Reverse engineering PDP-11 BASIC: Part 12
In this post I'll describe some of the BASIC commands that use runtime state storage, including GOSUB, GOTO and RETURN.
For context and a list of other posts on this topic, see the PDP-11 BASIC reverse engineering project page.
The GOSUB command is used to jump to a subroutine starting at a specific line in the program code. For example:
This command will jump to line 100 and execute code there until a RETURN command is encountered, at which point control will return to the line after the GOSUB command.
The code is very simple:
004204 016700 MOV 13660, R0 004210 052700 BIS #20000, R0 004214 104512 TRAP 112
The currently executing line number, which is stored in memory location 13660, is moved to R0. The line number is logically AND'd with the value 20000, and then TRAP 112 is used to store this calculated return address value into the running state.
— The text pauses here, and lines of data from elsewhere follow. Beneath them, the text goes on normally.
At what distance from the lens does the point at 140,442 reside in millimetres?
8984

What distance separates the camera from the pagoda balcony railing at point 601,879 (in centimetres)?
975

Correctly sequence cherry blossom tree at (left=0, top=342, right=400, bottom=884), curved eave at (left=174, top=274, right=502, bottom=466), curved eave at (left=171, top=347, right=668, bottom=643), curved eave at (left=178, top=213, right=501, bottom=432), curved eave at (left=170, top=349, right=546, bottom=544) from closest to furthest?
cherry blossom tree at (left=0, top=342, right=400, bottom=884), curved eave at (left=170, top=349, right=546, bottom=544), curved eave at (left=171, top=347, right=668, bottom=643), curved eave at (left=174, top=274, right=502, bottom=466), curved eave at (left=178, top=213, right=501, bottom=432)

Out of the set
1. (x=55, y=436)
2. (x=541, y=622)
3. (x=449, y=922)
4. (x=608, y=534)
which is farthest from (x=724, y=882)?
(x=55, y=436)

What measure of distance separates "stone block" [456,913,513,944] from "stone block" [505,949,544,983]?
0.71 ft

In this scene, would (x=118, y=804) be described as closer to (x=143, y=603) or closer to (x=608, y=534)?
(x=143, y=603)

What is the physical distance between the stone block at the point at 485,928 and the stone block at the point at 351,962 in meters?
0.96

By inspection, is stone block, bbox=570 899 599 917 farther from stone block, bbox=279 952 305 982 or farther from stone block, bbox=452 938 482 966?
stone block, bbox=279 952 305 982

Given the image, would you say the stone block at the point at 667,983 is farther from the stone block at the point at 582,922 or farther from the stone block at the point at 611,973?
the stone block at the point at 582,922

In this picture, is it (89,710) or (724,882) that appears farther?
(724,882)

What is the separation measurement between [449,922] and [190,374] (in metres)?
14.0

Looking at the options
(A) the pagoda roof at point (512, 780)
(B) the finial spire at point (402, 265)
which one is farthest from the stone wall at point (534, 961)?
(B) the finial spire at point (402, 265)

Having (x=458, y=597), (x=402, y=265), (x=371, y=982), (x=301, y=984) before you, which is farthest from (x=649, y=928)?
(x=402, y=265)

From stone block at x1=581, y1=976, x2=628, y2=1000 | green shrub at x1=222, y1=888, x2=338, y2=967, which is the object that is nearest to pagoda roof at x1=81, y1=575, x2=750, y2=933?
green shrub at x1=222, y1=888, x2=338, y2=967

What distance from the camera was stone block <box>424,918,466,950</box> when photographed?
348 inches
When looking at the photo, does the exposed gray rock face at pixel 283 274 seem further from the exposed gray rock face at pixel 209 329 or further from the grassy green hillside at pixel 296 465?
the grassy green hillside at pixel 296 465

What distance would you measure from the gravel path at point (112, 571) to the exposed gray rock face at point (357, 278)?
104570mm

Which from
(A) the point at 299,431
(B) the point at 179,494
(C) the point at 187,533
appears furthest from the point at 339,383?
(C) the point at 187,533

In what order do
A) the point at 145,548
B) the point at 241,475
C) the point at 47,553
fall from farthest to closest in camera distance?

Once the return address has been stored by the code above, execution continues with the GOTO code, which follows immediately after the GOSUB code.
The GOTO command is very similar to the GOSUB command, except that control never returns from from GOTO, so storing a return address is not required. Apart from that, both involve jumping to a line number in the code and continuing with execution from there.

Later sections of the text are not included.